**What the task asks**
In the article on desi and broiler chicken, what other word is given for broiler chicken?

**Document excerpt**
====================

Is chicken evil or good?

Updated 16 Apr, 2019 04:35pm
Composition by Leea Contractor
Composition by Leea Contractor

If you’ve ever ordered a chicken karahi in Pakistan you know restaurants offer two types of chicken, desi on the one hand and broiler on the other, or just to complete the antonym, vilayati. I can attest to the fact that desi murghi is more scrumptious and desi eggs bigger and browner. A qualitative win.

But quality can never compete with quantity, as thousands of poultry farms full of broiler chicken can testify. Broiler chicken is mass produced only for slaughtering, held in captivity and given specialized feed to fatten the bird up in the least amount of time possible, and on the least amount of feed possible.

The result is millions of identical looking chickens all over the country; the colour too pale, the meat too soft, the eggs too white, the taste too bland, the adjectives too many.

So why are there so many of them? Because they’re cheaper to produce. Chicken economies of scale.

It used to be that a vegetable curry - of potatoes, spinach, cauliflower, etc - would be decorated with some meat/bone broth to add that wow factor instead of just asking the wife to save money and make yet another potato curry — a request that could be grounds for an estrangement, separation and possible divorce. Then along came broiler chicken to save marriages in working-class households; meat so cheap that vegetables are more expensive to buy these days.

Rearing desi murghi is a slower, small-scale and painstaking job. The feed is also pricier. The age of maturity is longer which calls for more supervision to control disease. The owner might even get attached to the chickens, name them, let them wake him up every morning and keep counting them before they hatch. Few people want to do that anymore.

====================

**Source material**
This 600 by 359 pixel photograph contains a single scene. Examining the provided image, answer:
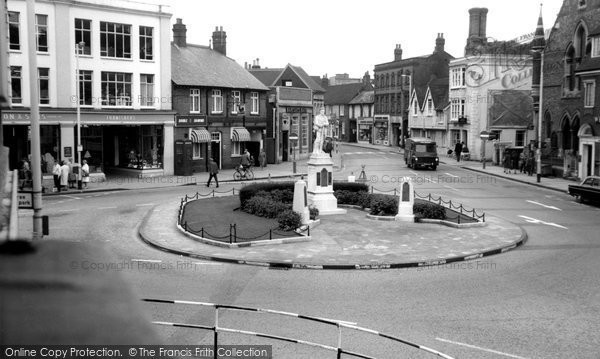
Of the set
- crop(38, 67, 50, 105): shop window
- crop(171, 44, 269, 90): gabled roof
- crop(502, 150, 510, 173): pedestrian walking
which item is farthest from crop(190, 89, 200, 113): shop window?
crop(502, 150, 510, 173): pedestrian walking

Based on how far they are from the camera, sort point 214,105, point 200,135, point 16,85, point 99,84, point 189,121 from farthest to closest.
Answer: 1. point 214,105
2. point 200,135
3. point 189,121
4. point 99,84
5. point 16,85

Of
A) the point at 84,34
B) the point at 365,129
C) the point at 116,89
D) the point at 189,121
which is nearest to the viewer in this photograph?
the point at 84,34

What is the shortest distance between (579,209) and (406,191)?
32.3 ft

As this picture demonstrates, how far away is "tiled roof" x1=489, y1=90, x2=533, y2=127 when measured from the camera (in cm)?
5825

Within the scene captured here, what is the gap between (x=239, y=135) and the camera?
4847 cm

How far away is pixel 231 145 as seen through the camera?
1923 inches

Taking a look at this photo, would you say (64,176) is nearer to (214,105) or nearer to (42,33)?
(42,33)

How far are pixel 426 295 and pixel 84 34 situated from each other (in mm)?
32009

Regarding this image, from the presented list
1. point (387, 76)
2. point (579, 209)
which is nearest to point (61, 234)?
point (579, 209)

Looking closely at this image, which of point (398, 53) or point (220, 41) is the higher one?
point (398, 53)

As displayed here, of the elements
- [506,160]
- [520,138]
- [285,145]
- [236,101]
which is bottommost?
[506,160]

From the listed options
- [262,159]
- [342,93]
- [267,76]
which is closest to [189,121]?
[262,159]

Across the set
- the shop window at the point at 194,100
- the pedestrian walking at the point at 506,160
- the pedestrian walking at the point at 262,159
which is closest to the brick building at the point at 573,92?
the pedestrian walking at the point at 506,160

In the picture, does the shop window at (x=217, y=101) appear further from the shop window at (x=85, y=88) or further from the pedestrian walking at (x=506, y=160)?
the pedestrian walking at (x=506, y=160)
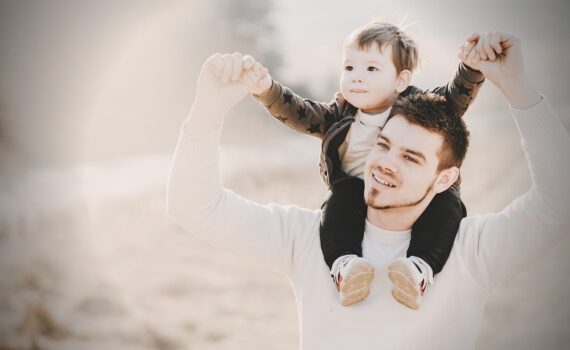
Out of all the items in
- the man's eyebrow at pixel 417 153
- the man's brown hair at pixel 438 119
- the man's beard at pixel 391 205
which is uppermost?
the man's brown hair at pixel 438 119

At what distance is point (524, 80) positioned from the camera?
1378 millimetres

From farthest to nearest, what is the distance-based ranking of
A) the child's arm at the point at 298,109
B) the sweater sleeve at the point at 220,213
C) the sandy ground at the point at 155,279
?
1. the sandy ground at the point at 155,279
2. the child's arm at the point at 298,109
3. the sweater sleeve at the point at 220,213

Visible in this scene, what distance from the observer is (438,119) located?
1.48 m

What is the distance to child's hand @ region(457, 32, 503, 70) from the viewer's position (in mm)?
1381

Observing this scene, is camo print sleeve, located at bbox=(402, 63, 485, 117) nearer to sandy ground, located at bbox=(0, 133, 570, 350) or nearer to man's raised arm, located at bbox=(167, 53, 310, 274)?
man's raised arm, located at bbox=(167, 53, 310, 274)

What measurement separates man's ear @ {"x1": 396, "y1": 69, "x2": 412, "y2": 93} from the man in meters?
0.09

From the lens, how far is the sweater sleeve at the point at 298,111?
61.7 inches

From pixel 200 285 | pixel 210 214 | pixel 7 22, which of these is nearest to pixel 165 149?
pixel 200 285

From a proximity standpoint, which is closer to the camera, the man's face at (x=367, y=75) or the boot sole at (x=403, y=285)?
the boot sole at (x=403, y=285)

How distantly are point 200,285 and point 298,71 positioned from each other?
3.95 ft

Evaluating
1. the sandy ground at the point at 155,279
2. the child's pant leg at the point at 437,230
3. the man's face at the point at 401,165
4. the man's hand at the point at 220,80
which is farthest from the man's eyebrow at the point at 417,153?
the sandy ground at the point at 155,279

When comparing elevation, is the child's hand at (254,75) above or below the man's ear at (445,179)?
above

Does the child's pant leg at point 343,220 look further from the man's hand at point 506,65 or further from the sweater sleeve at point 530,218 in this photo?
the man's hand at point 506,65

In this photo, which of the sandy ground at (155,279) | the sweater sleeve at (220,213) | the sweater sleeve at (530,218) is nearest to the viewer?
the sweater sleeve at (530,218)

====================

**Answer to the exercise**
Vilayati.